Love and Will (1969) by Rollo May
Like so many self-help gurus, Rollo May didn’t have the easiest childhood. Born in Ohio in 1909, his parents divorced when he was young, and his sister developed schizophrenia. Some might say that he himself had something of a split personality, in that he found it difficult determine the course his life should take, whether teacher, psychologist of theologian. He gained qualifications entitling him to enter all three professions; gaining bachelor’s degrees in English and theology and then a PhD in clinical psychology. He later claimed that he’d studied theology purely ‘to ask questions, ultimate questions about human beings – not to be a preacher.’ His future eventually took shape when he was in his thirties and contracted tuberculosis, for which there was then no cure. As so often happens, this brush with death proved a turning point in his life. ‘All of a sudden the important projects, relationships, criteria, values by which I defined myself lost their worth. I learned quickly to tune in on my being, my existence in the now, because that was all there was.’

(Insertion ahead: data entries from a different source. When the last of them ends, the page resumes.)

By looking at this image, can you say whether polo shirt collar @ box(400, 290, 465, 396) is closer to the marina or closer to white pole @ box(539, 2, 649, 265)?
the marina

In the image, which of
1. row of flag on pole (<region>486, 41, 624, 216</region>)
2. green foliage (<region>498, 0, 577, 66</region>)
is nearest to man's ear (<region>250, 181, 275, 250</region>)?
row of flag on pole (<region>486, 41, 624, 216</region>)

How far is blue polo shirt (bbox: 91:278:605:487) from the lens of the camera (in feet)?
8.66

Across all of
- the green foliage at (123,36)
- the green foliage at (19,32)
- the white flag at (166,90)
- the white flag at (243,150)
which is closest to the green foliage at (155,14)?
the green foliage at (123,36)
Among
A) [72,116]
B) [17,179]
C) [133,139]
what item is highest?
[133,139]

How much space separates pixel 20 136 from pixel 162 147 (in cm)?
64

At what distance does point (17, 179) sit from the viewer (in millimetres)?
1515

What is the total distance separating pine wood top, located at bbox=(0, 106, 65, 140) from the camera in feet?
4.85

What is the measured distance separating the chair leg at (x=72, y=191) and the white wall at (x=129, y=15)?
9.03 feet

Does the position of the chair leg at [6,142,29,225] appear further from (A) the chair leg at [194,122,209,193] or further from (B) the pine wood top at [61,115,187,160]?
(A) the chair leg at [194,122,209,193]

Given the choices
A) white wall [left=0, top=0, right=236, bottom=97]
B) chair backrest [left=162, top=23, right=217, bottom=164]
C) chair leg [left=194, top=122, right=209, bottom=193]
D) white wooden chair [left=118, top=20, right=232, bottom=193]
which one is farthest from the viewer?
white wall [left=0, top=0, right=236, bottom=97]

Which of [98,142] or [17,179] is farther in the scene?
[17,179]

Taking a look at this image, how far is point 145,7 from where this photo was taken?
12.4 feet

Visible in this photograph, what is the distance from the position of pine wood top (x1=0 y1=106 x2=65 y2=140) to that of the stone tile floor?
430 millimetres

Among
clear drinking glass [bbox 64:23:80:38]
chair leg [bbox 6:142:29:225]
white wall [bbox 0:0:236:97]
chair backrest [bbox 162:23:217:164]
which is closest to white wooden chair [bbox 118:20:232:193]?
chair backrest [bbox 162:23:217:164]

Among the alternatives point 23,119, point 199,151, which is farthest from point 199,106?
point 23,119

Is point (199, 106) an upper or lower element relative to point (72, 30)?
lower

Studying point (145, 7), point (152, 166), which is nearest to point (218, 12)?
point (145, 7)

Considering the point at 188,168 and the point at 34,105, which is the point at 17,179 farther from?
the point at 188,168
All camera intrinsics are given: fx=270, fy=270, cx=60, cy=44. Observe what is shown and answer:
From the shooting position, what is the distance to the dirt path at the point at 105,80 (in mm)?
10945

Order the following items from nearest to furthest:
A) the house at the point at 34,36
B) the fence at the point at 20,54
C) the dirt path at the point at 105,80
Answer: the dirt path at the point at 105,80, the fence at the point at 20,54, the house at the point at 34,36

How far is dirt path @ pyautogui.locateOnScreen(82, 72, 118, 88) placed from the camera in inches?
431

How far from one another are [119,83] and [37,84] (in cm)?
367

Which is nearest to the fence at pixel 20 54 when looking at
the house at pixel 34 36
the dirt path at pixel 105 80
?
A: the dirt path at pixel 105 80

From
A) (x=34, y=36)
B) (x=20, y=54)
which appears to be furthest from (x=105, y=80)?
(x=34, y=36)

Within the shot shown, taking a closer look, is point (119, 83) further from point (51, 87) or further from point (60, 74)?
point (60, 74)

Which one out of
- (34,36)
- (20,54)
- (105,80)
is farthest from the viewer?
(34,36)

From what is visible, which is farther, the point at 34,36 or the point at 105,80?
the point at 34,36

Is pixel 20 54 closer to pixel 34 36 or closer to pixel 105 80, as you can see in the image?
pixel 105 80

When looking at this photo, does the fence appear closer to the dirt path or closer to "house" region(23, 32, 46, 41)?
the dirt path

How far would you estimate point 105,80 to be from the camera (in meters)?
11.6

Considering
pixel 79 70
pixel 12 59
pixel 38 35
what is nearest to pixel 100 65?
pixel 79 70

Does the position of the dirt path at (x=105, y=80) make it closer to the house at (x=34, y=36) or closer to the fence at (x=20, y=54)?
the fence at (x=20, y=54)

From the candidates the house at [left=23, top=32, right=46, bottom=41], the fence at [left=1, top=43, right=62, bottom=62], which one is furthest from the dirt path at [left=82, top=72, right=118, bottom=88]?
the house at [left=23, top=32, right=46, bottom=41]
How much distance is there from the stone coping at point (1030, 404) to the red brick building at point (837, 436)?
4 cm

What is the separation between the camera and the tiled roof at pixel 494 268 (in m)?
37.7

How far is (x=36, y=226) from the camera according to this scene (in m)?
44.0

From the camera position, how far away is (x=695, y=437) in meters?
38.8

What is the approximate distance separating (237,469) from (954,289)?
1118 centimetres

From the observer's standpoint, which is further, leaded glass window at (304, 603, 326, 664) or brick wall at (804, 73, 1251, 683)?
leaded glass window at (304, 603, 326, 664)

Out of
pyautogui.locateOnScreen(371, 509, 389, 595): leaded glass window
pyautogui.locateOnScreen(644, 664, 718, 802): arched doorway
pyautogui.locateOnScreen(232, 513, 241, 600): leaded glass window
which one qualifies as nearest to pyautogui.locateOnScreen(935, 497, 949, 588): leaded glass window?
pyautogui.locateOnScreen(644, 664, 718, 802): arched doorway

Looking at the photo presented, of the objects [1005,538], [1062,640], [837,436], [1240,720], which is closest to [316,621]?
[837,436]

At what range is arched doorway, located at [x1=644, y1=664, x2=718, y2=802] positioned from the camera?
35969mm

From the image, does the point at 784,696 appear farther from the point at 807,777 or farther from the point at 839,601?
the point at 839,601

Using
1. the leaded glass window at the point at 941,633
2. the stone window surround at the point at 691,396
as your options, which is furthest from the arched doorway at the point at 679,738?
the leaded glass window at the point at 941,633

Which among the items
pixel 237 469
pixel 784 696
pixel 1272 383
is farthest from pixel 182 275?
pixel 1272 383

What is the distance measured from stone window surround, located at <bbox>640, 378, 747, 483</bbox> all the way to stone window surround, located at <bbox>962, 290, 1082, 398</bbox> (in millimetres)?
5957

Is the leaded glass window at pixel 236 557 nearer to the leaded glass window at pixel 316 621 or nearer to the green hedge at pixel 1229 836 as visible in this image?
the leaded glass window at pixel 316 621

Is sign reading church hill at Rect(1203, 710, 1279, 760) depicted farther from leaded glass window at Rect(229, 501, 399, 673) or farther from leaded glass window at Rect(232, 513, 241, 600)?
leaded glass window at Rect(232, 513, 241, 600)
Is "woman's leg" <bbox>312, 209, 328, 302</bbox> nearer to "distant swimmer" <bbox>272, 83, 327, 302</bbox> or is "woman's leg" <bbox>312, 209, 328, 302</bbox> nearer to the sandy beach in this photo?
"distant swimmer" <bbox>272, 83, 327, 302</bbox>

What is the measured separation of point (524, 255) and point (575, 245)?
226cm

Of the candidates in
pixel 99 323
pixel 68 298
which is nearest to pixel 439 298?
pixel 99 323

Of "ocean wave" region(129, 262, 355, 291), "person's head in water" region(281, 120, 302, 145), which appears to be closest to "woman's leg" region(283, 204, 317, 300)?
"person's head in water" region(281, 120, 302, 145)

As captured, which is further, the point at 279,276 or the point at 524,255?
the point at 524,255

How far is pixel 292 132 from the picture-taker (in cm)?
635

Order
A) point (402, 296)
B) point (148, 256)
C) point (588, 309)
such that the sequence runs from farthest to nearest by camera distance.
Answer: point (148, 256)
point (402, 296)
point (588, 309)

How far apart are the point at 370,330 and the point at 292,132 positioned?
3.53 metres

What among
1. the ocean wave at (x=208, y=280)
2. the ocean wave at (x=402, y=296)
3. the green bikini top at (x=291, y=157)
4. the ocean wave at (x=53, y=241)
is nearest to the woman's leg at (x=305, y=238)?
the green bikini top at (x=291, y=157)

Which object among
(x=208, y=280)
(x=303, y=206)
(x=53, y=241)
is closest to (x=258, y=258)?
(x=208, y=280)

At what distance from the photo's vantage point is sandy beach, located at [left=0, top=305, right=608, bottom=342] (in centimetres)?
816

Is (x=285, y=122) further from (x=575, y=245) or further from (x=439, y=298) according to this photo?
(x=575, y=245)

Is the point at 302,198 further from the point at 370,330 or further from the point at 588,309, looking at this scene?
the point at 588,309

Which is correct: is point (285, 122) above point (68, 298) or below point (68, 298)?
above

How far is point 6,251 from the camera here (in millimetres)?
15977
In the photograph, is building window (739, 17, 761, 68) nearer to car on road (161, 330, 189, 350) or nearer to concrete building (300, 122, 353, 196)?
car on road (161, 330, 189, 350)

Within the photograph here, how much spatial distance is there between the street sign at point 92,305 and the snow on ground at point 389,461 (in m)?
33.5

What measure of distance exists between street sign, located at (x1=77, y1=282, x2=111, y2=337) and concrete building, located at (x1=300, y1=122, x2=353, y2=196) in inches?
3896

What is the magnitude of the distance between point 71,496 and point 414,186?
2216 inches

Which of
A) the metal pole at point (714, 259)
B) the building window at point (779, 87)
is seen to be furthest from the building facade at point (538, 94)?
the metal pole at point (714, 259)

When his health rallied, he studied art in Poland and Greece, and then underwent training in psychoanalysis under Alfred Adler. Soon after, he wrote his first book, The Meaning of Anxiety, which was based on his doctoral thesis on the philosophy of Kierkegaard. Four more books followed in fairly rapid succession, all designed for professional psychologists. In 1956 a publisher phoned and asked if he would edit a book on European existential psychology. This added to his repertoire, because prior to the call he knew nothing whatsoever about existentialism. During these years he felt driven to write a book for the lay public, and so it was that after twenty-five years practice as a psychoanalyst he published Love and Will. The success of the book – which was based on his experience with a relatively small group of neurotic, middle class Americans – depended on its focus on the three of most important neuroses of the 1960s: anxiety, alienation and sexual dissatisfaction. The book was hyped by the media, because it claimed to offer individuals a gateway to self-identity, meaning, creativity and love. But it’s not an easy read, and Time magazine warned that it demanded the reader’s ‘emotional and intellectual commitment.’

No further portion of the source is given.